Challenges ::
- A) Copy the New Year's Eve text between "I fucking hate" and "barely fucking knew?", inclusive.
- B) Carry on the New Year's Eve text from its last sentence.

Document text ::
--- Begin ---

New Year's Eve is fucking gay.

I fucking hate New Year's Eve. What a bullshit fucking holiday. Ooh, a number changes on the calendar, big fucking deal. New Year's Eve is not a holiday for young people; it's a fucking holiday for the elderly. And by the elderly, I mean anyone over the age of 35. New Year's Eve is a weak excuse for people who lead dull corporate lives to get really fucking drunk, stay up all fucking night, and scream like fucking morons. Since these fucking people lead lives that are fucking devoid of any fun or meaningful purpose, being able to do such things is a big deal to them. But for the rest of us, those of us who actually fucking know how to live our lives properly, New Year's Eve is nothing special. Oh, so you got drunk as fucking hell on New Year's Eve, stayed up til three in the fucking morning and kissed someone you barely fucking knew?

BIG FUCKING DEAL.

I do that shit FIVE NIGHTS A WEEK. For me, New Year's Eve 2007 isn't going to be any fucking different from any other Monday night. I'm gonna fucking rock out with my cock out and fucking puke in the bathtub of whichever fucking asshole was fucking stupid enough to invite me to his or her party. Then I'm going to fucking wake up Tuesday morning and stumble into work with a massive fucking hangover. I think that's what pisses me off most about New Year's Eve; most of these worthless fucking faggots who get drunk as hell on New Year's Eve only do it because they don't have to work the next morning. Then on January 2nd, they head back to their pathetic fucking jobs teaching elementary school or managing mutual funds and lie about how much they drank:

"Hey there Bill, what'd you do on New's Year Eve?"

--- End ---

Data excerpts ::
--- Begin ---

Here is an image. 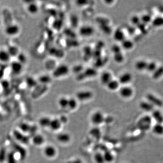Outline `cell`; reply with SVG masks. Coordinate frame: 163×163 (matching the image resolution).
<instances>
[{
	"instance_id": "obj_1",
	"label": "cell",
	"mask_w": 163,
	"mask_h": 163,
	"mask_svg": "<svg viewBox=\"0 0 163 163\" xmlns=\"http://www.w3.org/2000/svg\"><path fill=\"white\" fill-rule=\"evenodd\" d=\"M69 68L65 64H62L56 67L53 70L52 75L55 78H60L64 77L68 74Z\"/></svg>"
},
{
	"instance_id": "obj_2",
	"label": "cell",
	"mask_w": 163,
	"mask_h": 163,
	"mask_svg": "<svg viewBox=\"0 0 163 163\" xmlns=\"http://www.w3.org/2000/svg\"><path fill=\"white\" fill-rule=\"evenodd\" d=\"M105 118L103 112L101 111H95L91 114L90 118V121L92 124L95 126H99L102 124L104 122Z\"/></svg>"
},
{
	"instance_id": "obj_3",
	"label": "cell",
	"mask_w": 163,
	"mask_h": 163,
	"mask_svg": "<svg viewBox=\"0 0 163 163\" xmlns=\"http://www.w3.org/2000/svg\"><path fill=\"white\" fill-rule=\"evenodd\" d=\"M93 96V92L90 90H81L76 93V99L78 101L85 102L90 100Z\"/></svg>"
},
{
	"instance_id": "obj_4",
	"label": "cell",
	"mask_w": 163,
	"mask_h": 163,
	"mask_svg": "<svg viewBox=\"0 0 163 163\" xmlns=\"http://www.w3.org/2000/svg\"><path fill=\"white\" fill-rule=\"evenodd\" d=\"M20 30V27L17 25L15 23H9L6 26L4 31L7 36H13L17 35Z\"/></svg>"
},
{
	"instance_id": "obj_5",
	"label": "cell",
	"mask_w": 163,
	"mask_h": 163,
	"mask_svg": "<svg viewBox=\"0 0 163 163\" xmlns=\"http://www.w3.org/2000/svg\"><path fill=\"white\" fill-rule=\"evenodd\" d=\"M13 136L19 142L23 144H28L29 142V140L28 136L25 135V134L21 132L19 130H15L13 131Z\"/></svg>"
},
{
	"instance_id": "obj_6",
	"label": "cell",
	"mask_w": 163,
	"mask_h": 163,
	"mask_svg": "<svg viewBox=\"0 0 163 163\" xmlns=\"http://www.w3.org/2000/svg\"><path fill=\"white\" fill-rule=\"evenodd\" d=\"M119 93L120 96L123 99H130L133 95L134 91L130 87L124 86L119 88Z\"/></svg>"
},
{
	"instance_id": "obj_7",
	"label": "cell",
	"mask_w": 163,
	"mask_h": 163,
	"mask_svg": "<svg viewBox=\"0 0 163 163\" xmlns=\"http://www.w3.org/2000/svg\"><path fill=\"white\" fill-rule=\"evenodd\" d=\"M94 28L90 25H83L79 30L80 35L84 37H90L94 34Z\"/></svg>"
},
{
	"instance_id": "obj_8",
	"label": "cell",
	"mask_w": 163,
	"mask_h": 163,
	"mask_svg": "<svg viewBox=\"0 0 163 163\" xmlns=\"http://www.w3.org/2000/svg\"><path fill=\"white\" fill-rule=\"evenodd\" d=\"M44 154L48 159H53L56 156L57 150L56 148L52 145L46 146L44 149Z\"/></svg>"
},
{
	"instance_id": "obj_9",
	"label": "cell",
	"mask_w": 163,
	"mask_h": 163,
	"mask_svg": "<svg viewBox=\"0 0 163 163\" xmlns=\"http://www.w3.org/2000/svg\"><path fill=\"white\" fill-rule=\"evenodd\" d=\"M152 118L149 116H145L141 118L140 121V126L143 130H148L151 126Z\"/></svg>"
},
{
	"instance_id": "obj_10",
	"label": "cell",
	"mask_w": 163,
	"mask_h": 163,
	"mask_svg": "<svg viewBox=\"0 0 163 163\" xmlns=\"http://www.w3.org/2000/svg\"><path fill=\"white\" fill-rule=\"evenodd\" d=\"M148 102L150 103L154 107H161L163 106V102L161 99L151 93H149L146 96Z\"/></svg>"
},
{
	"instance_id": "obj_11",
	"label": "cell",
	"mask_w": 163,
	"mask_h": 163,
	"mask_svg": "<svg viewBox=\"0 0 163 163\" xmlns=\"http://www.w3.org/2000/svg\"><path fill=\"white\" fill-rule=\"evenodd\" d=\"M58 142L62 144H67L71 141V137L70 134L67 132H60L56 136Z\"/></svg>"
},
{
	"instance_id": "obj_12",
	"label": "cell",
	"mask_w": 163,
	"mask_h": 163,
	"mask_svg": "<svg viewBox=\"0 0 163 163\" xmlns=\"http://www.w3.org/2000/svg\"><path fill=\"white\" fill-rule=\"evenodd\" d=\"M113 79L112 73L108 71H104L101 73L100 76V81L101 83L106 86Z\"/></svg>"
},
{
	"instance_id": "obj_13",
	"label": "cell",
	"mask_w": 163,
	"mask_h": 163,
	"mask_svg": "<svg viewBox=\"0 0 163 163\" xmlns=\"http://www.w3.org/2000/svg\"><path fill=\"white\" fill-rule=\"evenodd\" d=\"M23 68V65L17 60L13 61L10 63V70L15 74L21 73L22 71Z\"/></svg>"
},
{
	"instance_id": "obj_14",
	"label": "cell",
	"mask_w": 163,
	"mask_h": 163,
	"mask_svg": "<svg viewBox=\"0 0 163 163\" xmlns=\"http://www.w3.org/2000/svg\"><path fill=\"white\" fill-rule=\"evenodd\" d=\"M19 127L20 129L19 130L24 134L31 132L33 133L34 130H36V127L32 126L26 122L21 123L19 125Z\"/></svg>"
},
{
	"instance_id": "obj_15",
	"label": "cell",
	"mask_w": 163,
	"mask_h": 163,
	"mask_svg": "<svg viewBox=\"0 0 163 163\" xmlns=\"http://www.w3.org/2000/svg\"><path fill=\"white\" fill-rule=\"evenodd\" d=\"M132 79V76L131 73L129 72H126L119 76L118 80L120 84L126 85L131 82Z\"/></svg>"
},
{
	"instance_id": "obj_16",
	"label": "cell",
	"mask_w": 163,
	"mask_h": 163,
	"mask_svg": "<svg viewBox=\"0 0 163 163\" xmlns=\"http://www.w3.org/2000/svg\"><path fill=\"white\" fill-rule=\"evenodd\" d=\"M113 37L115 41L121 43L125 39H126L124 32L121 28L117 29L114 31L113 34Z\"/></svg>"
},
{
	"instance_id": "obj_17",
	"label": "cell",
	"mask_w": 163,
	"mask_h": 163,
	"mask_svg": "<svg viewBox=\"0 0 163 163\" xmlns=\"http://www.w3.org/2000/svg\"><path fill=\"white\" fill-rule=\"evenodd\" d=\"M27 12L31 15H36L39 11V6L35 2L30 1L27 3L26 6Z\"/></svg>"
},
{
	"instance_id": "obj_18",
	"label": "cell",
	"mask_w": 163,
	"mask_h": 163,
	"mask_svg": "<svg viewBox=\"0 0 163 163\" xmlns=\"http://www.w3.org/2000/svg\"><path fill=\"white\" fill-rule=\"evenodd\" d=\"M62 125L59 118H54L51 119L49 128L53 131H57L61 128Z\"/></svg>"
},
{
	"instance_id": "obj_19",
	"label": "cell",
	"mask_w": 163,
	"mask_h": 163,
	"mask_svg": "<svg viewBox=\"0 0 163 163\" xmlns=\"http://www.w3.org/2000/svg\"><path fill=\"white\" fill-rule=\"evenodd\" d=\"M11 58L7 49H0V62L7 63L10 61Z\"/></svg>"
},
{
	"instance_id": "obj_20",
	"label": "cell",
	"mask_w": 163,
	"mask_h": 163,
	"mask_svg": "<svg viewBox=\"0 0 163 163\" xmlns=\"http://www.w3.org/2000/svg\"><path fill=\"white\" fill-rule=\"evenodd\" d=\"M32 142L35 146H40L44 144L45 138L41 134H35L32 137Z\"/></svg>"
},
{
	"instance_id": "obj_21",
	"label": "cell",
	"mask_w": 163,
	"mask_h": 163,
	"mask_svg": "<svg viewBox=\"0 0 163 163\" xmlns=\"http://www.w3.org/2000/svg\"><path fill=\"white\" fill-rule=\"evenodd\" d=\"M151 118L156 122V123L163 124V114L158 110H154L152 112Z\"/></svg>"
},
{
	"instance_id": "obj_22",
	"label": "cell",
	"mask_w": 163,
	"mask_h": 163,
	"mask_svg": "<svg viewBox=\"0 0 163 163\" xmlns=\"http://www.w3.org/2000/svg\"><path fill=\"white\" fill-rule=\"evenodd\" d=\"M140 107L141 109L146 112H152L154 110V107L148 101H142L140 103Z\"/></svg>"
},
{
	"instance_id": "obj_23",
	"label": "cell",
	"mask_w": 163,
	"mask_h": 163,
	"mask_svg": "<svg viewBox=\"0 0 163 163\" xmlns=\"http://www.w3.org/2000/svg\"><path fill=\"white\" fill-rule=\"evenodd\" d=\"M120 83L118 80L113 79L106 85L108 90L110 91H115L120 88Z\"/></svg>"
},
{
	"instance_id": "obj_24",
	"label": "cell",
	"mask_w": 163,
	"mask_h": 163,
	"mask_svg": "<svg viewBox=\"0 0 163 163\" xmlns=\"http://www.w3.org/2000/svg\"><path fill=\"white\" fill-rule=\"evenodd\" d=\"M134 43L129 39H126L121 42V47L126 50H130L134 47Z\"/></svg>"
},
{
	"instance_id": "obj_25",
	"label": "cell",
	"mask_w": 163,
	"mask_h": 163,
	"mask_svg": "<svg viewBox=\"0 0 163 163\" xmlns=\"http://www.w3.org/2000/svg\"><path fill=\"white\" fill-rule=\"evenodd\" d=\"M51 118L48 117H43L39 120L40 126L43 128H49L51 121Z\"/></svg>"
},
{
	"instance_id": "obj_26",
	"label": "cell",
	"mask_w": 163,
	"mask_h": 163,
	"mask_svg": "<svg viewBox=\"0 0 163 163\" xmlns=\"http://www.w3.org/2000/svg\"><path fill=\"white\" fill-rule=\"evenodd\" d=\"M152 130L155 135L163 136V124L156 123L152 128Z\"/></svg>"
},
{
	"instance_id": "obj_27",
	"label": "cell",
	"mask_w": 163,
	"mask_h": 163,
	"mask_svg": "<svg viewBox=\"0 0 163 163\" xmlns=\"http://www.w3.org/2000/svg\"><path fill=\"white\" fill-rule=\"evenodd\" d=\"M82 73L85 75V78H92V77H95L97 74L96 69L92 68H87L86 70H83Z\"/></svg>"
},
{
	"instance_id": "obj_28",
	"label": "cell",
	"mask_w": 163,
	"mask_h": 163,
	"mask_svg": "<svg viewBox=\"0 0 163 163\" xmlns=\"http://www.w3.org/2000/svg\"><path fill=\"white\" fill-rule=\"evenodd\" d=\"M37 81L39 83H40L43 84L49 83L51 81V78L49 75L44 74L40 76L37 80Z\"/></svg>"
},
{
	"instance_id": "obj_29",
	"label": "cell",
	"mask_w": 163,
	"mask_h": 163,
	"mask_svg": "<svg viewBox=\"0 0 163 163\" xmlns=\"http://www.w3.org/2000/svg\"><path fill=\"white\" fill-rule=\"evenodd\" d=\"M148 63L144 60H139L135 64V68L139 71H143L146 70Z\"/></svg>"
},
{
	"instance_id": "obj_30",
	"label": "cell",
	"mask_w": 163,
	"mask_h": 163,
	"mask_svg": "<svg viewBox=\"0 0 163 163\" xmlns=\"http://www.w3.org/2000/svg\"><path fill=\"white\" fill-rule=\"evenodd\" d=\"M78 106V101L76 98H70L68 99V108L74 110L77 108Z\"/></svg>"
},
{
	"instance_id": "obj_31",
	"label": "cell",
	"mask_w": 163,
	"mask_h": 163,
	"mask_svg": "<svg viewBox=\"0 0 163 163\" xmlns=\"http://www.w3.org/2000/svg\"><path fill=\"white\" fill-rule=\"evenodd\" d=\"M162 75H163V66H161L157 67L155 71L153 72L152 77L154 80H158L161 77Z\"/></svg>"
},
{
	"instance_id": "obj_32",
	"label": "cell",
	"mask_w": 163,
	"mask_h": 163,
	"mask_svg": "<svg viewBox=\"0 0 163 163\" xmlns=\"http://www.w3.org/2000/svg\"><path fill=\"white\" fill-rule=\"evenodd\" d=\"M68 99L65 97H61L58 100V105L60 108L65 109L68 107Z\"/></svg>"
},
{
	"instance_id": "obj_33",
	"label": "cell",
	"mask_w": 163,
	"mask_h": 163,
	"mask_svg": "<svg viewBox=\"0 0 163 163\" xmlns=\"http://www.w3.org/2000/svg\"><path fill=\"white\" fill-rule=\"evenodd\" d=\"M105 163H111L114 161V156L112 152L109 150L106 151L103 153Z\"/></svg>"
},
{
	"instance_id": "obj_34",
	"label": "cell",
	"mask_w": 163,
	"mask_h": 163,
	"mask_svg": "<svg viewBox=\"0 0 163 163\" xmlns=\"http://www.w3.org/2000/svg\"><path fill=\"white\" fill-rule=\"evenodd\" d=\"M7 51L9 52L11 58L13 57H17L18 54H19V49L17 47L15 46H10L7 48Z\"/></svg>"
},
{
	"instance_id": "obj_35",
	"label": "cell",
	"mask_w": 163,
	"mask_h": 163,
	"mask_svg": "<svg viewBox=\"0 0 163 163\" xmlns=\"http://www.w3.org/2000/svg\"><path fill=\"white\" fill-rule=\"evenodd\" d=\"M113 60L115 62L118 64H121L125 60L124 54L122 52L113 54Z\"/></svg>"
},
{
	"instance_id": "obj_36",
	"label": "cell",
	"mask_w": 163,
	"mask_h": 163,
	"mask_svg": "<svg viewBox=\"0 0 163 163\" xmlns=\"http://www.w3.org/2000/svg\"><path fill=\"white\" fill-rule=\"evenodd\" d=\"M26 84L30 88L33 87H36L38 86V83L37 80H35L34 78L29 77L26 80Z\"/></svg>"
},
{
	"instance_id": "obj_37",
	"label": "cell",
	"mask_w": 163,
	"mask_h": 163,
	"mask_svg": "<svg viewBox=\"0 0 163 163\" xmlns=\"http://www.w3.org/2000/svg\"><path fill=\"white\" fill-rule=\"evenodd\" d=\"M94 160L96 163H106L103 154L101 152H97L94 155Z\"/></svg>"
},
{
	"instance_id": "obj_38",
	"label": "cell",
	"mask_w": 163,
	"mask_h": 163,
	"mask_svg": "<svg viewBox=\"0 0 163 163\" xmlns=\"http://www.w3.org/2000/svg\"><path fill=\"white\" fill-rule=\"evenodd\" d=\"M152 25L154 27H161L163 25V17H158L152 21Z\"/></svg>"
},
{
	"instance_id": "obj_39",
	"label": "cell",
	"mask_w": 163,
	"mask_h": 163,
	"mask_svg": "<svg viewBox=\"0 0 163 163\" xmlns=\"http://www.w3.org/2000/svg\"><path fill=\"white\" fill-rule=\"evenodd\" d=\"M7 163H17L16 156L14 152H11L7 154L6 160Z\"/></svg>"
},
{
	"instance_id": "obj_40",
	"label": "cell",
	"mask_w": 163,
	"mask_h": 163,
	"mask_svg": "<svg viewBox=\"0 0 163 163\" xmlns=\"http://www.w3.org/2000/svg\"><path fill=\"white\" fill-rule=\"evenodd\" d=\"M157 68L156 64L154 62H151L148 63L146 70L148 72H153L155 71Z\"/></svg>"
},
{
	"instance_id": "obj_41",
	"label": "cell",
	"mask_w": 163,
	"mask_h": 163,
	"mask_svg": "<svg viewBox=\"0 0 163 163\" xmlns=\"http://www.w3.org/2000/svg\"><path fill=\"white\" fill-rule=\"evenodd\" d=\"M141 21L142 23L146 25V24L149 23L152 21V18L150 15L146 14L141 17Z\"/></svg>"
},
{
	"instance_id": "obj_42",
	"label": "cell",
	"mask_w": 163,
	"mask_h": 163,
	"mask_svg": "<svg viewBox=\"0 0 163 163\" xmlns=\"http://www.w3.org/2000/svg\"><path fill=\"white\" fill-rule=\"evenodd\" d=\"M8 153L6 152L5 148H2L0 149V162H3L6 161Z\"/></svg>"
},
{
	"instance_id": "obj_43",
	"label": "cell",
	"mask_w": 163,
	"mask_h": 163,
	"mask_svg": "<svg viewBox=\"0 0 163 163\" xmlns=\"http://www.w3.org/2000/svg\"><path fill=\"white\" fill-rule=\"evenodd\" d=\"M122 48L121 46L118 45H114L111 46V51L113 54L122 52Z\"/></svg>"
},
{
	"instance_id": "obj_44",
	"label": "cell",
	"mask_w": 163,
	"mask_h": 163,
	"mask_svg": "<svg viewBox=\"0 0 163 163\" xmlns=\"http://www.w3.org/2000/svg\"><path fill=\"white\" fill-rule=\"evenodd\" d=\"M17 57V60L21 63V64H22L23 65L26 62L27 59H26V56L24 54H22V53H19Z\"/></svg>"
},
{
	"instance_id": "obj_45",
	"label": "cell",
	"mask_w": 163,
	"mask_h": 163,
	"mask_svg": "<svg viewBox=\"0 0 163 163\" xmlns=\"http://www.w3.org/2000/svg\"><path fill=\"white\" fill-rule=\"evenodd\" d=\"M131 22L135 26H137L141 23V18L136 16H134L130 19Z\"/></svg>"
},
{
	"instance_id": "obj_46",
	"label": "cell",
	"mask_w": 163,
	"mask_h": 163,
	"mask_svg": "<svg viewBox=\"0 0 163 163\" xmlns=\"http://www.w3.org/2000/svg\"><path fill=\"white\" fill-rule=\"evenodd\" d=\"M74 72H78L79 74H80L83 71V68L80 65H78L75 66L73 68Z\"/></svg>"
},
{
	"instance_id": "obj_47",
	"label": "cell",
	"mask_w": 163,
	"mask_h": 163,
	"mask_svg": "<svg viewBox=\"0 0 163 163\" xmlns=\"http://www.w3.org/2000/svg\"><path fill=\"white\" fill-rule=\"evenodd\" d=\"M145 25L143 24L141 22V23L139 25L137 26V27L139 29V30L142 32V33H144L146 34V26H145Z\"/></svg>"
},
{
	"instance_id": "obj_48",
	"label": "cell",
	"mask_w": 163,
	"mask_h": 163,
	"mask_svg": "<svg viewBox=\"0 0 163 163\" xmlns=\"http://www.w3.org/2000/svg\"><path fill=\"white\" fill-rule=\"evenodd\" d=\"M59 119L60 120L62 124H63L66 122L67 121H68V119H67L66 117H64V116H62V117H61V118H59Z\"/></svg>"
},
{
	"instance_id": "obj_49",
	"label": "cell",
	"mask_w": 163,
	"mask_h": 163,
	"mask_svg": "<svg viewBox=\"0 0 163 163\" xmlns=\"http://www.w3.org/2000/svg\"><path fill=\"white\" fill-rule=\"evenodd\" d=\"M71 163H83L80 159H75L74 161H72Z\"/></svg>"
},
{
	"instance_id": "obj_50",
	"label": "cell",
	"mask_w": 163,
	"mask_h": 163,
	"mask_svg": "<svg viewBox=\"0 0 163 163\" xmlns=\"http://www.w3.org/2000/svg\"><path fill=\"white\" fill-rule=\"evenodd\" d=\"M4 75V72L3 71H2L1 69H0V79H2V77H3V76Z\"/></svg>"
},
{
	"instance_id": "obj_51",
	"label": "cell",
	"mask_w": 163,
	"mask_h": 163,
	"mask_svg": "<svg viewBox=\"0 0 163 163\" xmlns=\"http://www.w3.org/2000/svg\"><path fill=\"white\" fill-rule=\"evenodd\" d=\"M1 21H0V24H1Z\"/></svg>"
}]
</instances>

--- End ---

Responses by task ::
- A)
I fucking hate New Year's Eve. What a bullshit fucking holiday. Ooh, a number changes on the calendar, big fucking deal. New Year's Eve is not a holiday for young people; it's a fucking holiday for the elderly. And by the elderly, I mean anyone over the age of 35. New Year's Eve is a weak excuse for people who lead dull corporate lives to get really fucking drunk, stay up all fucking night, and scream like fucking morons. Since these fucking people lead lives that are fucking devoid of any fun or meaningful purpose, being able to do such things is a big deal to them. But for the rest of us, those of us who actually fucking know how to live our lives properly, New Year's Eve is nothing special. Oh, so you got drunk as fucking hell on New Year's Eve, stayed up til three in the fucking morning and kissed someone you barely fucking knew?

- B)
"Damned if I remember. I drank like a bottle and a half of wine."

No you didn't, you fucking queer. You drank two Coors and a fucking wine cooler, and then you passed the fuck out because you're a fucking pansy. If I ever become president, I'm going to issue an executive fucking order that all places of business must be fucking open on New Year's Day, because if you can't fucking work through an eight hour day on three hours sleep with a nasty ass hangover, then you don't deserve to fucking live. People who don't show up for work on New Year's Day will be beaten and sodomized by silverback gorillas and the resulting physical and psychological trauma will almost certainly force these unpatriotic souls to learn to fucking drink properly. If it doesn't, I'll make them listen to that shitty U2 song "New Year's Day" on loop. That oughta do it.

1,398,437 don't give a fucking shit about New Year's Eve.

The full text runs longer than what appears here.